Reinforcement Learning (10): Offline Reinforcement Learning

Every algorithm we’ve studied so far has the same core loop: act, observe, update. This loop makes RL work, but it also prevents RL from being deployed. A self-driving system can’t practice intersections by crashing. A clinical decision-support model can’t run a randomized policy on real patients. A factory robot can’t test ten thousand grasp variants on a production line.

These settings do have logs — millions of hours of human driving, decades of de-identified patient records, and terabytes of behavior cloning data. Offline RL (also called batch RL) is the subfield that asks: can we extract a strong policy from a fixed dataset without any new interaction with the environment?

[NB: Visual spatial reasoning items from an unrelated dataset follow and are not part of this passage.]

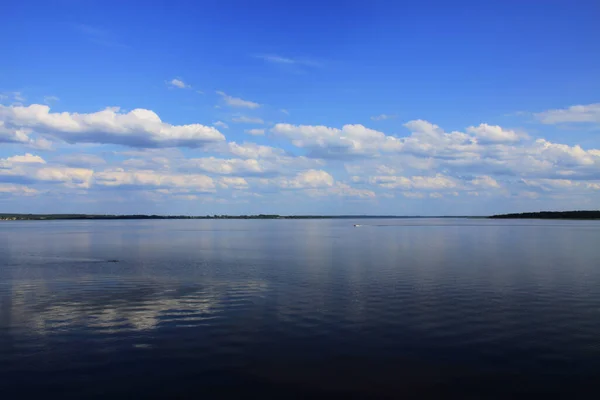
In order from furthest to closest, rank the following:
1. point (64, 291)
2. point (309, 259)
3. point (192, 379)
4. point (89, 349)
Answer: point (309, 259) < point (64, 291) < point (89, 349) < point (192, 379)

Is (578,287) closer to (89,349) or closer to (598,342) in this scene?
(598,342)

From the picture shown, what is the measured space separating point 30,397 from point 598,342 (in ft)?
76.8

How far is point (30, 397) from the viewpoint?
1487 centimetres

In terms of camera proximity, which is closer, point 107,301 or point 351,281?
point 107,301

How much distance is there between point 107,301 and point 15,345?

The answer is “yes, but only if we are very careful.” The reason for this caveat is the central theme of this post: distributional shift between the behavior policy that generated the data and the learned policy that aims to improve on it.

What You Will Learn#

Why naive off-policy RL fails offline: extrapolation error, value overestimation, and the death spiral.
CQL (Conservative Q-Learning): a pessimistic regularizer that lower-bounds the true value.
BCQ (Batch-Constrained Q-Learning): generative action proposals that stay inside the data manifold.
IQL (Implicit Q-Learning): expectile regression that approximates max without ever querying OOD actions.
Decision Transformer: reframing RL as conditional sequence modeling on returns-to-go.
D4RL benchmark numbers so you know which algorithm to reach for first.
A complete, runnable CQL implementation in PyTorch.

Prerequisites#

Q-learning, target networks, and actor-critic (Parts 2 -6 ).
Comfort with the Bellman optimality operator and importance sampling.
PyTorch and the Gym/Gymnasium API.

Why Offline RL Is Genuinely Hard#

Online vs offline RL: the missing feedback loop

In online RL the policy and the data distribution are coupled. As soon as the policy starts overestimating some action, the next rollout puts it under the microscope and the Bellman update corrects it. In offline RL the dataset is frozen. There is no second chance: any error the model makes about an unseen action will sit in the Q-table forever, and the argmax operator will happily exploit it.

Distributional Shift#

d_{\pi_\theta}(s,a)\neq d_{\pi_\beta}(s,a).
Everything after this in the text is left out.